The observers came from different spheres of the society but contributed by providing data about their personal experience in the house. There were many who spent nights in the Rectory in a room that served as a base and where several instruments were installed. Bizarre sounds, movement of objects, unexplained sensations, enigmatic lights and spectral apparitions, especially the phantom nun were experienced very often. Everyone agreed about something strange in Borley. Also there was a belief that the Rectory was a center of major paranormal disturbance.
14 Interesting Events during Price’s stay
Two remarkable events occurred during the period that Price rented the house. One was the observation of “writings on the wall” and the other was of “call for help”. The writings appeared on the walls even after Mrs. Foyster had left the Rectory. A minute detailing and photography of each fragment was done for further studies. A major event occurred in 1938 with a series of Spiritist sessions held by Mr. Glanville, his family and several friends.
A supposed spirit called “Marie Lairre” came in touch in one of those sessions.
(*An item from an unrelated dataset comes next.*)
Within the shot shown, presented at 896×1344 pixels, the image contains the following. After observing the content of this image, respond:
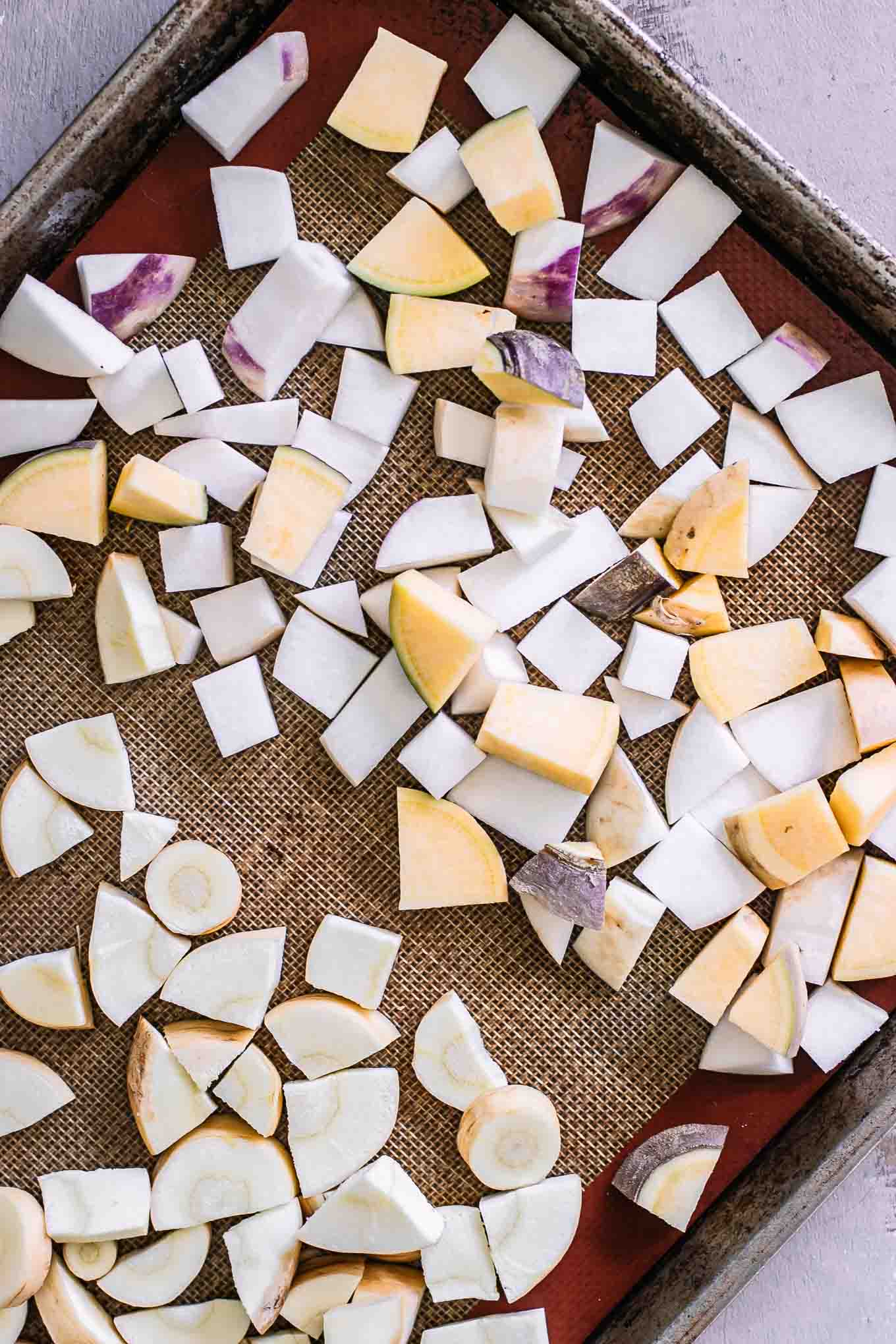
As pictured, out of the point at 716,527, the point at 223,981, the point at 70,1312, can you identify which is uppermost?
the point at 716,527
She reported that she had been a nun in France but had left the convent to marry Henry Waldegrave, a member of a wealthy family whose house was the site of the Rectory. The spirit revealed that while living in the mansion, her husband strangled her and buried her remains in the cellar.
In March 1938, another spirit called “Sunex Amures” promised that the rectory would burn that night and that the evidence of the nun’s murder would be found in the leftover debris. Though the Rectory did not burn the same night, but it did happen exactly 11 months later, on February 27, 1939.
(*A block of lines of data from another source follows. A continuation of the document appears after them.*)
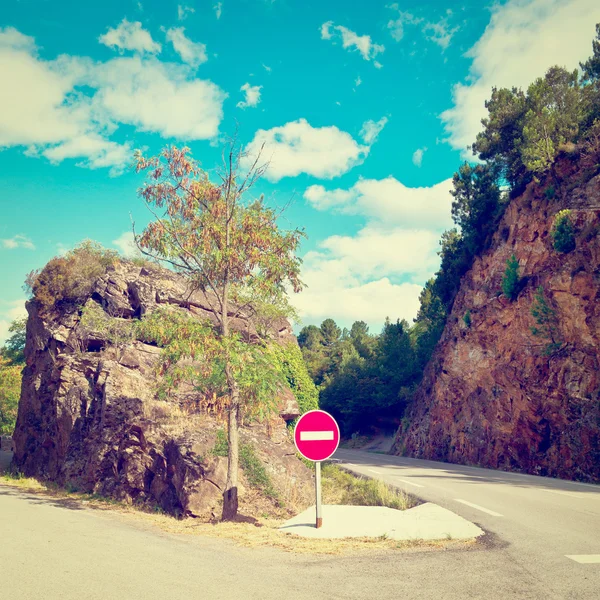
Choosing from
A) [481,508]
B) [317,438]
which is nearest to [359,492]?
[481,508]

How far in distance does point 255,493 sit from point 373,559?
6232mm

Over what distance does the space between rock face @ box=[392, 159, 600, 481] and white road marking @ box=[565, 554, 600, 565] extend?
490 inches

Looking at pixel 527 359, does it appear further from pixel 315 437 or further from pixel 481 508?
pixel 315 437

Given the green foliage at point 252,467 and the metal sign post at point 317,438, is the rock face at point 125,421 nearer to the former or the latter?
the green foliage at point 252,467

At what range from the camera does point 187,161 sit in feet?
34.2

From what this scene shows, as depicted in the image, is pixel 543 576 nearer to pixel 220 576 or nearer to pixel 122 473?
pixel 220 576

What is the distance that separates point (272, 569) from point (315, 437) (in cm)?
247

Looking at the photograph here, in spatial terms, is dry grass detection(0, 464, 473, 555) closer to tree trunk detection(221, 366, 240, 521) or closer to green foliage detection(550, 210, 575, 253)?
tree trunk detection(221, 366, 240, 521)

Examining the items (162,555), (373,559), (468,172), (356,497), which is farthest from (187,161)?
(468,172)

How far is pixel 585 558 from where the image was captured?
5949 mm

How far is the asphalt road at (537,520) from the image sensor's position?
5.31 metres

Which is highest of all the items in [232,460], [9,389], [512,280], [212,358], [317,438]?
[512,280]

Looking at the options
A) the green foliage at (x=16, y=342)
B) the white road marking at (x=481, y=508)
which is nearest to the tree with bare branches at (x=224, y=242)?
the white road marking at (x=481, y=508)

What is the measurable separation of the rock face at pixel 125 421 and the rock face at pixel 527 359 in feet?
35.4
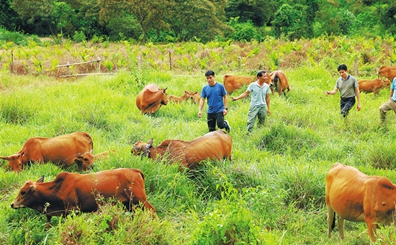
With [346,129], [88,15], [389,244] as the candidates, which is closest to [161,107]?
[346,129]

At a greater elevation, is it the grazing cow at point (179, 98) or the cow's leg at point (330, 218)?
the cow's leg at point (330, 218)

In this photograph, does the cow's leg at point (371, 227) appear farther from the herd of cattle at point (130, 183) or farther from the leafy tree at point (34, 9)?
the leafy tree at point (34, 9)

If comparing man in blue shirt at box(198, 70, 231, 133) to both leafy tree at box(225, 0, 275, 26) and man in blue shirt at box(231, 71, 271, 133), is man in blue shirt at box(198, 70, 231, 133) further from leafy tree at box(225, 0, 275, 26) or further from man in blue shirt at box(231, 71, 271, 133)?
leafy tree at box(225, 0, 275, 26)

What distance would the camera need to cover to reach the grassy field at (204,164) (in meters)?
5.46

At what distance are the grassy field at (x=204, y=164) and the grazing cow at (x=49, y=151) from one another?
0.65 ft

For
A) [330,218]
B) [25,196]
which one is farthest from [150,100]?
[330,218]

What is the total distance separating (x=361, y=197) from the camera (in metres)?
5.38

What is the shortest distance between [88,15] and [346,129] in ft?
105

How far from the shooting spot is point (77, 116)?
10.4m

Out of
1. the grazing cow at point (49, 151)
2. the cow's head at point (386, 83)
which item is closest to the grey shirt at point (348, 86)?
the cow's head at point (386, 83)

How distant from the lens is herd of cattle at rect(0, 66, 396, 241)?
5.30 meters

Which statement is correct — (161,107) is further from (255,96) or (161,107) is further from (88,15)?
(88,15)

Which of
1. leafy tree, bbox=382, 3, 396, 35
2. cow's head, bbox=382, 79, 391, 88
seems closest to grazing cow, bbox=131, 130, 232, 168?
cow's head, bbox=382, 79, 391, 88

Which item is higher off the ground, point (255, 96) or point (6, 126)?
point (255, 96)
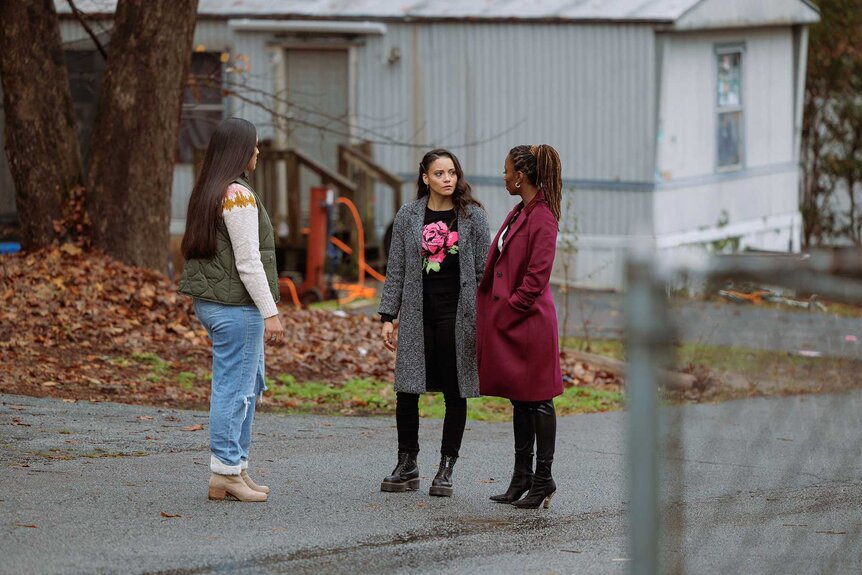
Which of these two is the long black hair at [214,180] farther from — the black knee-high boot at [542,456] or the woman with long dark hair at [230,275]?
Result: the black knee-high boot at [542,456]

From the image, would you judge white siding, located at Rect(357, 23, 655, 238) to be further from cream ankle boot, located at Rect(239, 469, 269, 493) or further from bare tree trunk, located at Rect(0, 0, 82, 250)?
cream ankle boot, located at Rect(239, 469, 269, 493)

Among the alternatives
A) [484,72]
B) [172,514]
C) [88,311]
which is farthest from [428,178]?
[484,72]

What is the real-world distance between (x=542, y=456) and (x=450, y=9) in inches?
508

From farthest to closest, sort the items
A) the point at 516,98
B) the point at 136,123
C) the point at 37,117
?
the point at 516,98, the point at 37,117, the point at 136,123

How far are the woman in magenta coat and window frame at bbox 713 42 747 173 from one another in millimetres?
12780

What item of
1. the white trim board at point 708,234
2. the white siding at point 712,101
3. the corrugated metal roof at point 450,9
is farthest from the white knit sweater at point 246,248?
the white siding at point 712,101

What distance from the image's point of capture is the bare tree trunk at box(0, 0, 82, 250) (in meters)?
12.9

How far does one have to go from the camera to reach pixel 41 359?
35.1 ft

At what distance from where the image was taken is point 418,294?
699 centimetres

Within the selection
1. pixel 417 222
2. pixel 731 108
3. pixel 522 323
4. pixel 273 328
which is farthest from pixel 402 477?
pixel 731 108

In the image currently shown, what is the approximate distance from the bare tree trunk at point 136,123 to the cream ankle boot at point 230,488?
21.7 feet

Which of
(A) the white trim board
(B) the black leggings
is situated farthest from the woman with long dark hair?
(A) the white trim board

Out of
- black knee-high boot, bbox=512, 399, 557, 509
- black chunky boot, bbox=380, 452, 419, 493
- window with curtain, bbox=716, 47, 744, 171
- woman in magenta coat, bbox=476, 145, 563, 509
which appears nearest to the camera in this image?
woman in magenta coat, bbox=476, 145, 563, 509

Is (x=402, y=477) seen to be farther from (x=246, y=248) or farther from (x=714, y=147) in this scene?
(x=714, y=147)
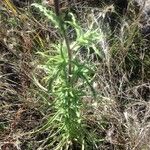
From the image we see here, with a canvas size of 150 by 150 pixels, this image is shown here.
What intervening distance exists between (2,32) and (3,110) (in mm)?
655

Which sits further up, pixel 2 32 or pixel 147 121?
pixel 2 32

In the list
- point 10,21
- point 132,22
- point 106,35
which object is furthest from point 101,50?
point 10,21

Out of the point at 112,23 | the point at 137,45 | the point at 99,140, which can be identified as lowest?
the point at 99,140

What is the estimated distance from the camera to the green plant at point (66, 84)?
6.72 feet

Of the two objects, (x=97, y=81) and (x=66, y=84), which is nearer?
(x=66, y=84)

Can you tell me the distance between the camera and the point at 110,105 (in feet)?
9.13

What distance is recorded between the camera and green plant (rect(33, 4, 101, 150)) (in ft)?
6.72

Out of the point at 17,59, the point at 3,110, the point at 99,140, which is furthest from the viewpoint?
the point at 17,59

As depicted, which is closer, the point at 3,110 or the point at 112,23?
the point at 3,110

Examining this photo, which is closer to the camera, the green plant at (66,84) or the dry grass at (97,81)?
the green plant at (66,84)

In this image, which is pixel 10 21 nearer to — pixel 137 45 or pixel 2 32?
pixel 2 32

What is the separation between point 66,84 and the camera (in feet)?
7.30

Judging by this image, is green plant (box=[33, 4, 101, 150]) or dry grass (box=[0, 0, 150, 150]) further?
dry grass (box=[0, 0, 150, 150])

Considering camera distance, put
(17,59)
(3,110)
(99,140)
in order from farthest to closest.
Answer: (17,59) → (3,110) → (99,140)
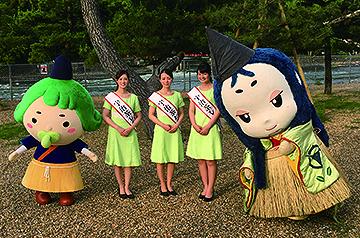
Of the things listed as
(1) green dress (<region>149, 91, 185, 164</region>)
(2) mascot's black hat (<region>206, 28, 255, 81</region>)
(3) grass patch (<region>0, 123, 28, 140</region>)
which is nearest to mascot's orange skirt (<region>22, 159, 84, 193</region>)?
(1) green dress (<region>149, 91, 185, 164</region>)

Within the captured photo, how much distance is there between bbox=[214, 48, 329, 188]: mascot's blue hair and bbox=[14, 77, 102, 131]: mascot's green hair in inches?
60.0

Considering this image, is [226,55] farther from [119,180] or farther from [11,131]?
[11,131]

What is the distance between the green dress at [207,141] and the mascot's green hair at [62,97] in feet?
3.84

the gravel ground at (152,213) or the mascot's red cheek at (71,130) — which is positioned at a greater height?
the mascot's red cheek at (71,130)

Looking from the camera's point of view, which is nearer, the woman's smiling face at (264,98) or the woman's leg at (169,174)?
the woman's smiling face at (264,98)

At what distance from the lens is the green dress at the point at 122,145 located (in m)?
5.09

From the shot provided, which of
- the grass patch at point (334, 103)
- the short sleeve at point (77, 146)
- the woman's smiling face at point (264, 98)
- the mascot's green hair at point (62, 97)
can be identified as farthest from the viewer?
the grass patch at point (334, 103)

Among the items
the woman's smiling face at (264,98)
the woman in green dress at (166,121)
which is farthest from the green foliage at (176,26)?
the woman's smiling face at (264,98)

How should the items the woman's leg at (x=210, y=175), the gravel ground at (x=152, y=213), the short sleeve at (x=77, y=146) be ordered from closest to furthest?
the gravel ground at (x=152, y=213) → the woman's leg at (x=210, y=175) → the short sleeve at (x=77, y=146)

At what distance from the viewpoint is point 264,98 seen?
4.04 metres

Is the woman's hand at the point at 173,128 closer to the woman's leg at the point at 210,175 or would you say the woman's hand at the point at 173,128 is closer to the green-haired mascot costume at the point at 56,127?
the woman's leg at the point at 210,175

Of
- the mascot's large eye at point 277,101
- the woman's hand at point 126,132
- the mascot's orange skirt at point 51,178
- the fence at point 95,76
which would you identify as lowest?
the fence at point 95,76

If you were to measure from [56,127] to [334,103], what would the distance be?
9002 millimetres

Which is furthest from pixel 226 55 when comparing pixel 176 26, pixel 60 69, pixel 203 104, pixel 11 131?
pixel 11 131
In February 1939, the new owner- Captain W H Gregson was unpacking his books when he dropped an oil lamp and started a fire. The fire spread quickly and the building was down to ashes. It was said that the fire started at the exact point that the spirit had predicted and that “strange figures were seen walking in the flames.”
15 Demolition and what followed
The building was officially demolished in 1944 but the story was far from over. The ruined rectory caught attention of many curious visitors. Even during the times of World War II, there were many visitors who came just to explore the rubble and at times spend the night in the ruins.
During the demolition of the mansion, a levitating brick is captured in the photographs which is sufficient to give you goosebumps.
There were many who claimed that the stories about Marie Lairre, the nun, were just clever predictions and had no truth. Rev. Phythian- Adams obtained plants from the Benedictine monastery and showed Harry Price the site where he should dig for the remains of the nun. Price along with some collaborators began excavating the site in August of 1943.
It took the team weeks to remove the debris. To everyone’s surprise, the team found ancient objects such as pots, metal basins and porcelain fragments at the beam of the building. Apart from these objects, they also unearthed a human jaw which seemed to be a woman’s, a part of the skull, ribs, and two old and religious medals. The material was photographed and recorded for future analysis. Marie Lairre was given a Christian burial in May 1945 and the alleged bones were deposited in a grave at a graveyard two kilometers from the Borley Rectory.
Although the ghost of the nun was never seen again on the Rectory ground, but strange events continued haunting the nearby residents. Borley Rectory till today is the most legendary and famous haunted house in England.